PIÙ TEMPO PER RISPETTARE LE REGOLE - Al termine di oltre un mese di confronto con i rappresentanti dell’industria automobilistica, la Commissione Europea ha reso noto il piano d’azione per supportare il settore automotive del Vecchio Continente. È stata confermata la misura sul tema che più spaventava i costruttori, quella riguardante i nuovi limiti di emissioni della flotta: come anticipato qualche giorno fa (qui la notizia), le case avranno più tempo per rispettare i nuovi parametri più restrittivi, con il limite che passa da uno a tre anni. Rimane tuttavia in vigore l’obiettivo di vendere a partire dal 2035 solo auto a zero emissioni, sebbene l’esecutivo europeo si sia impegnato ad accelerare i lavori di revisione del regolamento, che sarà ridiscusso già quest’anno.
INCENTIVI EUROPEI - “Il nostro obiettivo reciproco è un'industria automobilistica sostenibile, competitiva e innovativa in Europa a beneficio dei nostri cittadini, della nostra economia e del nostro ambiente”, ha detto la presidente della Commissione Europea Ursula von der Leyen (nella foto sopra). L’Unione sta studiando come incentivare l’acquisto di auto poco inquinanti da parte dei consumatori, dopo che molti Stati (tra cui l’Italia) stanno abbandonando gli incentivi governativi. La volontà è trovare schermi di incentivo economicamente efficienti, fiscalmente sostenibili e adattati alla maturità dei mercati.

▶ [Istruzioni]
• A. Nel brano sul piano europeo per l'automotive, quanto tempo avranno le case per rispettare i nuovi limiti di emissioni della flotta?
• B. Prosegui il brano sul piano europeo per l'automotive a partire dalla sua ultima frase.
Le voci riportate più avanti non hanno alcun legame con il brano.

▶ [Estratti da un dataset]

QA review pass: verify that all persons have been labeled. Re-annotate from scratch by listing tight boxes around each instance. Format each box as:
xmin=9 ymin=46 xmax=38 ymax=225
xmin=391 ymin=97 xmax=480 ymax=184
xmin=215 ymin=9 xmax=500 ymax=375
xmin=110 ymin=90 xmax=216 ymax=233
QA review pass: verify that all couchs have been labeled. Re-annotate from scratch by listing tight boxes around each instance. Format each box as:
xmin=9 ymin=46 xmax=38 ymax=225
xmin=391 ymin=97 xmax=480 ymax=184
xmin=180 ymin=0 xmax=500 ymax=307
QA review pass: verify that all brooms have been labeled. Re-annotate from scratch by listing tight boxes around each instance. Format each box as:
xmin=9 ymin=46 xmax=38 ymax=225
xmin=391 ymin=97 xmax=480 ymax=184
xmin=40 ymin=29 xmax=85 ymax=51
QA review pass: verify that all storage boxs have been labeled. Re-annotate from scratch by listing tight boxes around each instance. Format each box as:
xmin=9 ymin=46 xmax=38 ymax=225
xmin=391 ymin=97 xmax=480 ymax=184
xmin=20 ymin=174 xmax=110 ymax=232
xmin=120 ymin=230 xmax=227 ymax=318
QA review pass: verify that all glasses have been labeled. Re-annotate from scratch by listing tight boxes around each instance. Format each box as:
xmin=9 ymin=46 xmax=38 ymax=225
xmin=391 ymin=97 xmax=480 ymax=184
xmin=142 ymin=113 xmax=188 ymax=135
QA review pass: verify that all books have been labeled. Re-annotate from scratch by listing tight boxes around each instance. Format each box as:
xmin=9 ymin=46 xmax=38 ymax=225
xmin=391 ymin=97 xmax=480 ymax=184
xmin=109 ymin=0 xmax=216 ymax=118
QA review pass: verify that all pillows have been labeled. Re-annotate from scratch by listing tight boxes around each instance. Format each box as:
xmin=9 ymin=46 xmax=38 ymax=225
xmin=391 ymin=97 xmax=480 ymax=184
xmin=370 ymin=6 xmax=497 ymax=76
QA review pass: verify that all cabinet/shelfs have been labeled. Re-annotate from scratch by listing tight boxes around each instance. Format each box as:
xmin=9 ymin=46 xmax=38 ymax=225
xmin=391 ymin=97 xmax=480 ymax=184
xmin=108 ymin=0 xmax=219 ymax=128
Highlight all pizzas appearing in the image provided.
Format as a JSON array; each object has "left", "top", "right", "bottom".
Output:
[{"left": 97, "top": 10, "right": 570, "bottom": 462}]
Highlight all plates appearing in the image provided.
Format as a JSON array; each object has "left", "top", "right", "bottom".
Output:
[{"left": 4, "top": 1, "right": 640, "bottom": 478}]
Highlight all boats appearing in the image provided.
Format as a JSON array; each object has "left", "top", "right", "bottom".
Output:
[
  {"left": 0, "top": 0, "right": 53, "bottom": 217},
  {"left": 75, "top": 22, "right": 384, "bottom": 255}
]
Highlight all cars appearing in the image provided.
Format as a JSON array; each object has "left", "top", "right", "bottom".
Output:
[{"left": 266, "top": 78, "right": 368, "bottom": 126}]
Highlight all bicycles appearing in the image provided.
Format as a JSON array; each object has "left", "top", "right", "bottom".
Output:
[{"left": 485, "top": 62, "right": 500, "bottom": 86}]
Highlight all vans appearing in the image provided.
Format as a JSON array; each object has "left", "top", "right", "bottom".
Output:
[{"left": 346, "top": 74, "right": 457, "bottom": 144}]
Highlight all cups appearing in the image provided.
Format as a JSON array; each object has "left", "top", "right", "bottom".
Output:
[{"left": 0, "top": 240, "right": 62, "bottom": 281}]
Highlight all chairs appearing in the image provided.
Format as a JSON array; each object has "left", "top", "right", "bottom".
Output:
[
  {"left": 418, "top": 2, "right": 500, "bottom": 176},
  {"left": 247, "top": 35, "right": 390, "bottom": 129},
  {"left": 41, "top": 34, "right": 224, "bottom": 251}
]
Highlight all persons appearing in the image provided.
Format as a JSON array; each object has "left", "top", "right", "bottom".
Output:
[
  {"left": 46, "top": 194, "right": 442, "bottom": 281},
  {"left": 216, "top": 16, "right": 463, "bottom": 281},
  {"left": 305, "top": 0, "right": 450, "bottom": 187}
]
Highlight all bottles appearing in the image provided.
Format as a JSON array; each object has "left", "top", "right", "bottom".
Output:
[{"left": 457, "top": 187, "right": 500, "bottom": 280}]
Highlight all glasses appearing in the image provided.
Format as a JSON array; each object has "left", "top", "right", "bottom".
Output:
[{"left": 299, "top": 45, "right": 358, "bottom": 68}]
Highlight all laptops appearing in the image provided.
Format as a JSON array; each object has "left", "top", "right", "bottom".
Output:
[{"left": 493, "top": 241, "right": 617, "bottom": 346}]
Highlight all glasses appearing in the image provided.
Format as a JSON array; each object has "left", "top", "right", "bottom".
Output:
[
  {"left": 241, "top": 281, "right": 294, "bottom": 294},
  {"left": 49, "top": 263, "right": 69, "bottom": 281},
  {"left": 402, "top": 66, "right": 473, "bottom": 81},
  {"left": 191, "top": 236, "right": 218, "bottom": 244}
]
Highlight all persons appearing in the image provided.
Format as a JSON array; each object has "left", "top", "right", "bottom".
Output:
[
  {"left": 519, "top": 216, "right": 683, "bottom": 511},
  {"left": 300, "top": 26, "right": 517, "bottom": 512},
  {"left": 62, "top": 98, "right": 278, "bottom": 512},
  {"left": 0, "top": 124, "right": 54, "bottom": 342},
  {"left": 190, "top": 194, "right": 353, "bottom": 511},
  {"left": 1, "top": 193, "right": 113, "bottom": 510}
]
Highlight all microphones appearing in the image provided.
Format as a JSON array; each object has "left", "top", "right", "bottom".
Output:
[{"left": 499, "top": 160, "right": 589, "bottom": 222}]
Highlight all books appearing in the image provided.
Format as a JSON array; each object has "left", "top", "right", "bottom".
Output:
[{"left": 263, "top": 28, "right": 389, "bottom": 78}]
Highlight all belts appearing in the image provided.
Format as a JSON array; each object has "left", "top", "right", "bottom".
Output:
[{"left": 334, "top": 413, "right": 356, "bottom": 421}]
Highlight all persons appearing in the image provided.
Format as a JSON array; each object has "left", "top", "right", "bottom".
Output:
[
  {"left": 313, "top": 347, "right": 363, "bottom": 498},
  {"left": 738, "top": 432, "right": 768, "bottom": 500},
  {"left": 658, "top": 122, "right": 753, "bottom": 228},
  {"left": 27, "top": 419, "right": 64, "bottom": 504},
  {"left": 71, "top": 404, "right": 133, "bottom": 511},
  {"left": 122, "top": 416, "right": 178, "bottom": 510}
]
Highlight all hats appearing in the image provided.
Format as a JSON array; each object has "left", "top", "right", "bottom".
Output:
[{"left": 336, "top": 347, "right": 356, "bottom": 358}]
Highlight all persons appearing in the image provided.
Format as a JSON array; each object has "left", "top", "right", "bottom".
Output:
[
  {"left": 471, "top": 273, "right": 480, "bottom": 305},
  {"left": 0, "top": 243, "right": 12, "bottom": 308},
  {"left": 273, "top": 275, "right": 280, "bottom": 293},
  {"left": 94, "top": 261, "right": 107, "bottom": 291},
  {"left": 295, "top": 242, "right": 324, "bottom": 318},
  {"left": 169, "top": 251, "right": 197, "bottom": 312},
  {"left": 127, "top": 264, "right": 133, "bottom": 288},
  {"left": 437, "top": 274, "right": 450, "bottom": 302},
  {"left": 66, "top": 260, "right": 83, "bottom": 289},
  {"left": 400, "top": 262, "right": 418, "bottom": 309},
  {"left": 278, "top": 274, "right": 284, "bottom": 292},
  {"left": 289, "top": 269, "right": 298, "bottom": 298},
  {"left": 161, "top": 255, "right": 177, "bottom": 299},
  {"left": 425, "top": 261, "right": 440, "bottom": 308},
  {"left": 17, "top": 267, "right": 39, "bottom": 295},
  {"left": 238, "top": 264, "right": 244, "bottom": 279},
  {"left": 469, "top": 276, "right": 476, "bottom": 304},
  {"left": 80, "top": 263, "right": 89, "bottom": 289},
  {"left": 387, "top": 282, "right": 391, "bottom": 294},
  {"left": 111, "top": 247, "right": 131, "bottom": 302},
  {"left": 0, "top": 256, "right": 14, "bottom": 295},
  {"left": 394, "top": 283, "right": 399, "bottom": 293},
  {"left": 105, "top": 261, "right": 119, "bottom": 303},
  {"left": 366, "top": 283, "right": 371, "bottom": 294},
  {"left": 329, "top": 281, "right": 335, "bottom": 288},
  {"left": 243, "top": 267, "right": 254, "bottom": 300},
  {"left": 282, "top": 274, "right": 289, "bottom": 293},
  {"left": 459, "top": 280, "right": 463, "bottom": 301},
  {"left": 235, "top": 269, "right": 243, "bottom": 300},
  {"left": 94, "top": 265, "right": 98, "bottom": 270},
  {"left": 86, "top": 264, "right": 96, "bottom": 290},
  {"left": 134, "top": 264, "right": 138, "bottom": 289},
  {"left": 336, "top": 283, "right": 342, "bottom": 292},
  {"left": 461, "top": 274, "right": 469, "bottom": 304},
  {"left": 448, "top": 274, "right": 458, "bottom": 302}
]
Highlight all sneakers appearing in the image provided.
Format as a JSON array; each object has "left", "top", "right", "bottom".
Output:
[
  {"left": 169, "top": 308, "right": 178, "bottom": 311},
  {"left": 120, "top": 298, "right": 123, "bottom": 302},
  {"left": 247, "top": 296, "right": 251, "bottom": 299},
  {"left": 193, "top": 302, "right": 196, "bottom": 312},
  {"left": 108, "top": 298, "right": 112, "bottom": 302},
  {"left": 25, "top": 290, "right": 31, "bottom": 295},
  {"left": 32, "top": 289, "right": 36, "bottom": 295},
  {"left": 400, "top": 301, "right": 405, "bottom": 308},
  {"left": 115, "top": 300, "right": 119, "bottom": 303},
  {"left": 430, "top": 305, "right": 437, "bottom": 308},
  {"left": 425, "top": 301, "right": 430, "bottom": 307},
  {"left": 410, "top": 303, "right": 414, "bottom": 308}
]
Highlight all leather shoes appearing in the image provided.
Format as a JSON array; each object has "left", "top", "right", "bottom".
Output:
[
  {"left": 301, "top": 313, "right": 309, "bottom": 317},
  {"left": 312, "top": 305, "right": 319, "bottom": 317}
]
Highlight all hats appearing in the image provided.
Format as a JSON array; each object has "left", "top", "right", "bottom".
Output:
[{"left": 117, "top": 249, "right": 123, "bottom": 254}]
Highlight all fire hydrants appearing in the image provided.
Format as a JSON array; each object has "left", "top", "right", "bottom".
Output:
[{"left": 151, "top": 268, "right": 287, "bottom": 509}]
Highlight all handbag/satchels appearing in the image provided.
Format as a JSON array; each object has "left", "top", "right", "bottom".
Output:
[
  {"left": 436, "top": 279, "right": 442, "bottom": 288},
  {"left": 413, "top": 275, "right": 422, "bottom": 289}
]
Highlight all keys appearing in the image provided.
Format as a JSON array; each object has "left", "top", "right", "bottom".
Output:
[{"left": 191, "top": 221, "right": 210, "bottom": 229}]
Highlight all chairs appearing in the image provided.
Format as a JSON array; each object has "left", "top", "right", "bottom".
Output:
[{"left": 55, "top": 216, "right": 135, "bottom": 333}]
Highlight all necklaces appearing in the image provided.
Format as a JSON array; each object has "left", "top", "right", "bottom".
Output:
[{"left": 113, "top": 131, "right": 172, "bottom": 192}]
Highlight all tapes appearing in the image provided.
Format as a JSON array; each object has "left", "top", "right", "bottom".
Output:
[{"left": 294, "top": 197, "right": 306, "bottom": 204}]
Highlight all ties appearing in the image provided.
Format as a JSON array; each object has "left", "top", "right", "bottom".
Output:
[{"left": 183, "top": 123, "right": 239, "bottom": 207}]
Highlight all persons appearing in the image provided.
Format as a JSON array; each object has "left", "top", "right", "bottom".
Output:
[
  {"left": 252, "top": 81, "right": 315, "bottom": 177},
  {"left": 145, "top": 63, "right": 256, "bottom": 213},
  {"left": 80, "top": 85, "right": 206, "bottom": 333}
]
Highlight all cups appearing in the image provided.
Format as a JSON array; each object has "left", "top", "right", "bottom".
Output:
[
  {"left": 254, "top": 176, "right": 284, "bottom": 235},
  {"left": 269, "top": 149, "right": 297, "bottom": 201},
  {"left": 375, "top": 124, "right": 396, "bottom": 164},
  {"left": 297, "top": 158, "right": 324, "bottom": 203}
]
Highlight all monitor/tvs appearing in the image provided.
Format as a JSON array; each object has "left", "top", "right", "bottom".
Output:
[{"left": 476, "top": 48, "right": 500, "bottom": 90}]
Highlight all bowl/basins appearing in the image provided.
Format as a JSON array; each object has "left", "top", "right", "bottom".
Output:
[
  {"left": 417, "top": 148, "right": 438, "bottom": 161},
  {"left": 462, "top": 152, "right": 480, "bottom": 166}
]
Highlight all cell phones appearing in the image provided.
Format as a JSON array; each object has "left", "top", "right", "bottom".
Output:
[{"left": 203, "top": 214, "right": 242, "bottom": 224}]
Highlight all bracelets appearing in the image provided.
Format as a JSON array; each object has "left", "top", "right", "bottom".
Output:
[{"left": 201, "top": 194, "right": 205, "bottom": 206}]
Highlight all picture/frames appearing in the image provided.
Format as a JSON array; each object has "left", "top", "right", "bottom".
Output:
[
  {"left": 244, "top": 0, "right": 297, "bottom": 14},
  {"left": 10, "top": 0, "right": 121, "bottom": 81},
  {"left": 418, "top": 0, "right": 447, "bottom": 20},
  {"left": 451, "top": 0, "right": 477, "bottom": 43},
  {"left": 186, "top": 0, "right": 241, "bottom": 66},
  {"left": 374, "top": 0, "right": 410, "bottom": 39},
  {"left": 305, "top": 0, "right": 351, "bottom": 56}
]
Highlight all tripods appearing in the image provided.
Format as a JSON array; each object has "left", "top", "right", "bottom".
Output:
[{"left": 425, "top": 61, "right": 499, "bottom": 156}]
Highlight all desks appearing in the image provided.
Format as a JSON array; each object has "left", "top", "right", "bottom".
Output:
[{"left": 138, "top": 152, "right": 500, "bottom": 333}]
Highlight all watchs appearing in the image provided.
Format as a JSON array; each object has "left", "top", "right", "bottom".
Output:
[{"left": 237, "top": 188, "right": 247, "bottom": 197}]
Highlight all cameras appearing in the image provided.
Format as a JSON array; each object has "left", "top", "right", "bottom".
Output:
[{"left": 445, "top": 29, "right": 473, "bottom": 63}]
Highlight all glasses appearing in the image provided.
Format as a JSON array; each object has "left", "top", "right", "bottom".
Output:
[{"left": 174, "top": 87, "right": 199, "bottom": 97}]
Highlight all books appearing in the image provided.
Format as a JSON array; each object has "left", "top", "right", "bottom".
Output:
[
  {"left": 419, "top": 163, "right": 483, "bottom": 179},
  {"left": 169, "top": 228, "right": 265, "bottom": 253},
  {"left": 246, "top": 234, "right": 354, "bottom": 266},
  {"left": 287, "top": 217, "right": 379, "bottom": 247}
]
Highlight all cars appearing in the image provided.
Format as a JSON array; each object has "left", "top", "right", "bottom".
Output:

▶ [Soluzioni]
• A. Tre anni invece di uno.

• B.
INDIPENDENZA PER LE BATTERIE - La produzione di batterie per le auto elettriche non è ancora riuscita a prendere davvero piede in Europa, come dimostrano il fallimento della Northvolt e il ridimensionamento dei piani da parte della joint venture tra Stellantis e Mercedes. La UE metterà a disposizione 1,8 miliardi di euro nei prossimi due anni per creare una catena di approvvigionamento sicura e competitiva per le materie prime della batteria, con l’obiettivo di mantenere una solida base di produzione europea ed evitare dipendenze strategiche. L'Europa sta inoltre incoraggiando gli investimenti esteri nelle fabbriche di batterie, con l'avvertenza che qualsiasi partenariato deve condividere la tecnologia e offrire “valore aggiunto sufficiente” per l'UE.
TECNOLOGIE CONDIVISE - Nascerà un’Alleanza Europea per i Veicoli Connessi e Autonomi, che svilupperà di concerto la prossima generazione di veicoli definiti da software basandosi su elementi condivisi (architettura, componenti hardware e software), grazie a un investimento di circa un miliardo dal 2025 al 2027. Le auto a guida autonoma sono già una realtà in alcune parti degli USA e anche in Cina i test sono in fase molto più avanzata che da noi. Bruxelles propone di uniformare a livello europeo la guida autonoma, istituendo banchi prova transnazionali, corridoi autostradali dedicati ai veicoli autonomi, norme armonizzate per consentire ulteriori test.